Configure Snow License Manager

Enable federated authentication

This section describes how to enable support for federated authentication using SAML in your Snow License Manager environment.

User accounts for the domain users that will be granted permission to use Snow License Manager can be created in Snow Management and Configuration Center or be automatically created when Active Directory group integration is enabled. For more information on enabling Active Directory group integration, see Installation.

To create users in Snow Management and Configuration Center that will be granted permission in Snow License Manager:

  1. Go to Start|All Programs|Snow Software|Snow License Manager|Snow Management and Configuration Center.

  2. On the category menu, click Security.

  3. Click New User.

    The User dialog box appears.

    FedAuth.png
  4. On the User tab:

    1. Type User name as specified in the settings in the Identity Provider.

      Default User name is the user’s email address.

    2. Type First name, Last name, and E-mail.

    3. Select Organisation and Language.

    4. Type a Password.

      Note

      A password must be set, but it will never be used for authentication. The SAML component checks that the user exists, and handles the authentication.

  5. On the Roles tab, select the appropriate roles for the new user.

  6. Select the Password never expires check box

  7. Click OK to save the new user.

  8. Repeat the previous steps for every user that should be created.

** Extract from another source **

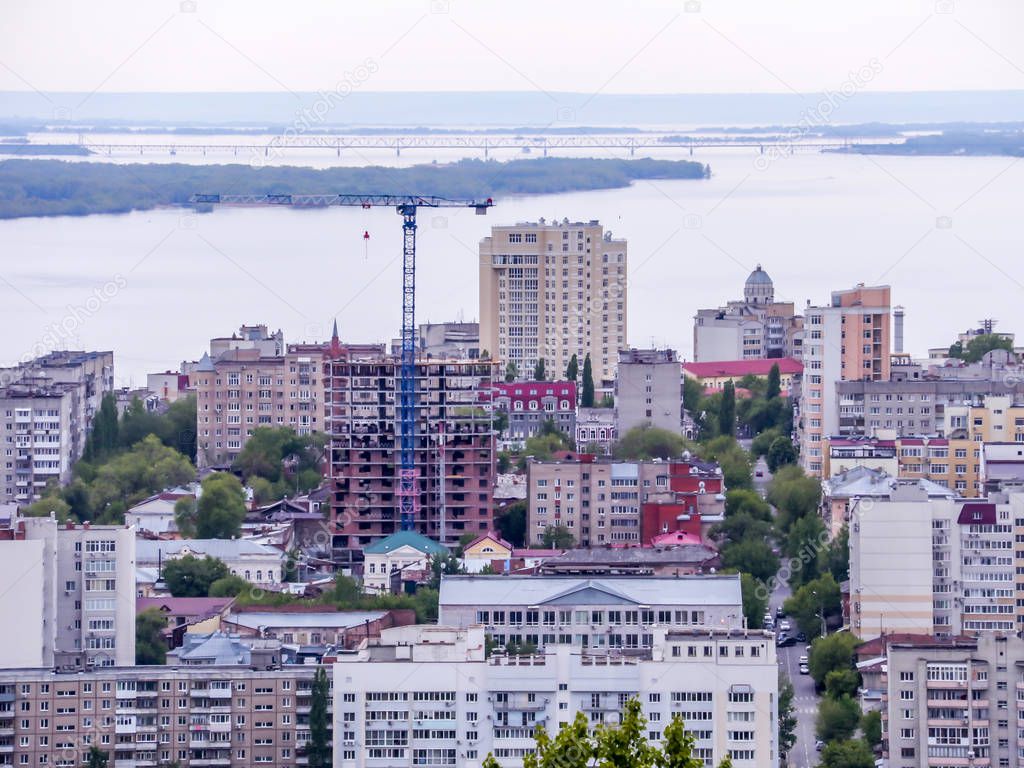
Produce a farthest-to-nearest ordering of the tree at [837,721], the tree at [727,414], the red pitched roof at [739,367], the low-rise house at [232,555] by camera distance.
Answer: the red pitched roof at [739,367]
the tree at [727,414]
the low-rise house at [232,555]
the tree at [837,721]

The password reset functionality should be turned off, due to security reasons. To disable password reset:

  • Change the setting ENABLE_PASSWORD_RESET in Snow Management and Configuration Center to false.

The default path for the SAML configuration file is C:\Program Files\Snow Software\Snow License Manager\Web

For configuration file examples, see SAML configuration example.

To add the SAML configuration file:

  1. Add an XML or JSON configuration file to the Web root folder for your Snow License Manager installation.

  2. Verify that the name of the file corresponds to the value that has been specified in the SamlConfigFile key in the web.config.

The default path for the web config file is C:\Program Files\Snow Software\Snow License Manager\Web.

To update the web config file:

  1. Add the following keys to the “Web.Config” file under the AppSettings> section in the Web folder for your Snow License Manager installation:

    • add key="UseFederatedAuthentication" value="True" />

      UseFederatedAuthentication enables or disables the SAML authentication process.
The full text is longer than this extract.